*** RECORDED INFORMATION ***

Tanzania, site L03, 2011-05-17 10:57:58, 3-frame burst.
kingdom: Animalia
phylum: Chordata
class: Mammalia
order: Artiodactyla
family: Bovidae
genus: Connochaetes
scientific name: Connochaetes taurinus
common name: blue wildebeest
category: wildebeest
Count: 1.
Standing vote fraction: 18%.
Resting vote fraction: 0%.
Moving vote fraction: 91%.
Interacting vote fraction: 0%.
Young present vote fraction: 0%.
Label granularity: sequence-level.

*** End of RECORDED INFORMATION ***

REQUIREMENT:
Look through the data above. Each line containing the word "fraction" needs to be copied.

SOLUTION TO THIS EXERCISE:
Standing vote fraction: 18%.
Resting vote fraction: 0%.
Moving vote fraction: 91%.
Interacting vote fraction: 0%.
Young present vote fraction: 0%.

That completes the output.